▼▼▼

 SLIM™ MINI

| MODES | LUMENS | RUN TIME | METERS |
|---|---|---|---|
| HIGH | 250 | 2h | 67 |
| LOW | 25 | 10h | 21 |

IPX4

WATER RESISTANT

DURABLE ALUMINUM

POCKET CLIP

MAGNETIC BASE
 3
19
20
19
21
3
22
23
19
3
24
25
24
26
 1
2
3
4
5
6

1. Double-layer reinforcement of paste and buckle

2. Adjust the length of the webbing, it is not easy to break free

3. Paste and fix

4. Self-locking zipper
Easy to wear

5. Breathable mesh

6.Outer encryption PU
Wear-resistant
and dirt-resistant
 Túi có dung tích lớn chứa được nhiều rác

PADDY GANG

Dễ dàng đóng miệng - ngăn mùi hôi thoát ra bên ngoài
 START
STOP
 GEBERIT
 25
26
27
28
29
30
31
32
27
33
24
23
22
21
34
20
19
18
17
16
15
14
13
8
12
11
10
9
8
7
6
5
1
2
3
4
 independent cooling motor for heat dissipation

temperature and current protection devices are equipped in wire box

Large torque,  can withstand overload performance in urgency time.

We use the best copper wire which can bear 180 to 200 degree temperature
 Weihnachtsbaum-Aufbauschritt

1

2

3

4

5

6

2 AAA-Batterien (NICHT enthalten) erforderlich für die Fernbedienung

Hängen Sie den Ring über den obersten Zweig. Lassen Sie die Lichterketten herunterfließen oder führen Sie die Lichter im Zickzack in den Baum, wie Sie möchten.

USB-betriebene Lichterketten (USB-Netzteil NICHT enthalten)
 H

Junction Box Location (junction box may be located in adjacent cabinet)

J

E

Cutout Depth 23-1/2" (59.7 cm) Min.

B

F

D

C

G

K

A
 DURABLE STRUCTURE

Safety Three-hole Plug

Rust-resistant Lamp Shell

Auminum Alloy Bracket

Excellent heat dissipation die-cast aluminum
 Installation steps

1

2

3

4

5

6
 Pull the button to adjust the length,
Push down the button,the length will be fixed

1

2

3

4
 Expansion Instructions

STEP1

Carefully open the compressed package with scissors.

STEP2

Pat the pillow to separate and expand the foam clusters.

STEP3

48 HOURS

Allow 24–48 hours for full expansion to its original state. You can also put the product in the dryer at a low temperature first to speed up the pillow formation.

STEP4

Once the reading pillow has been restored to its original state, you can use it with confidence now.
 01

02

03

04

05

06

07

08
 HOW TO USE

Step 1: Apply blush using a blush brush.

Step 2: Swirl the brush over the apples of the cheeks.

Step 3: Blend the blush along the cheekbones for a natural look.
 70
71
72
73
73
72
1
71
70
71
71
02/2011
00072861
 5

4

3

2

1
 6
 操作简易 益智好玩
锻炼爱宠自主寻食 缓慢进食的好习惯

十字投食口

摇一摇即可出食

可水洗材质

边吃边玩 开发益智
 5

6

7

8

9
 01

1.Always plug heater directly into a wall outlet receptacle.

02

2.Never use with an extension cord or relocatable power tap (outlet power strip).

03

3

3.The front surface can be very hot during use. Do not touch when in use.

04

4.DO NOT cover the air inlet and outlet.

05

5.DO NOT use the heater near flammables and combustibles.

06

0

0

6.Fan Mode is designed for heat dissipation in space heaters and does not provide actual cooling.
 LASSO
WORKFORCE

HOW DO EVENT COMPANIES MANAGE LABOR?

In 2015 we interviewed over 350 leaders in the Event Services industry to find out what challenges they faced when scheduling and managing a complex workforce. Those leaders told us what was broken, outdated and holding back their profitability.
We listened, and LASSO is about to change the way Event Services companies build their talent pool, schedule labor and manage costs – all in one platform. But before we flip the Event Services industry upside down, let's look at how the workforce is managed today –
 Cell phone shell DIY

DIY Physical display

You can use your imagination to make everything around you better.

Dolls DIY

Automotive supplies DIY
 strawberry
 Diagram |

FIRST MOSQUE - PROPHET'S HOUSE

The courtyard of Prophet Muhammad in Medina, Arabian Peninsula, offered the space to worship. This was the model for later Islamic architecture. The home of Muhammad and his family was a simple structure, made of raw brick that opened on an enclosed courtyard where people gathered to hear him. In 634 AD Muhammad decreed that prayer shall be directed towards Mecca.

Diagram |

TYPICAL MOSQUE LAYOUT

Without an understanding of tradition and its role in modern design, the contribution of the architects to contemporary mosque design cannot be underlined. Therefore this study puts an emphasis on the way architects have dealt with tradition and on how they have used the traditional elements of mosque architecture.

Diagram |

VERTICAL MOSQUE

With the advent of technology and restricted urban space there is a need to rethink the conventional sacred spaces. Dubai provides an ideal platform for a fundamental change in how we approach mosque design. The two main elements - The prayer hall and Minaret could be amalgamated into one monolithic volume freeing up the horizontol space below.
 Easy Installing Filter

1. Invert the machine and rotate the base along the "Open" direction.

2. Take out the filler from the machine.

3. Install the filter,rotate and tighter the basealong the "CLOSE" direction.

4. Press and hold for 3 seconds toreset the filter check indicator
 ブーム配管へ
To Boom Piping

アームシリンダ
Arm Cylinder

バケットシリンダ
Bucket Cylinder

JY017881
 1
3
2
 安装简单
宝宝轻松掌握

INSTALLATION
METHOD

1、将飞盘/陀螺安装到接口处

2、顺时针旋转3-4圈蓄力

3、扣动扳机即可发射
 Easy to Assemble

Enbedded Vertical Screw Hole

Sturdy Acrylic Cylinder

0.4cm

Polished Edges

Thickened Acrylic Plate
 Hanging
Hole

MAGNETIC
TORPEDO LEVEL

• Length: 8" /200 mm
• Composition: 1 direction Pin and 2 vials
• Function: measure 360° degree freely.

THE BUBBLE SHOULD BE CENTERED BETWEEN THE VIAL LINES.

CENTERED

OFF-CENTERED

▲▲▲

[Activity] Report every line of the data in which "state" appears.

[Output for this task]
Allow 24–48 hours for full expansion to its original state. You can also put the product in the dryer at a low temperature first to speed up the pillow formation.
Once the reading pillow has been restored to its original state, you can use it with confidence now.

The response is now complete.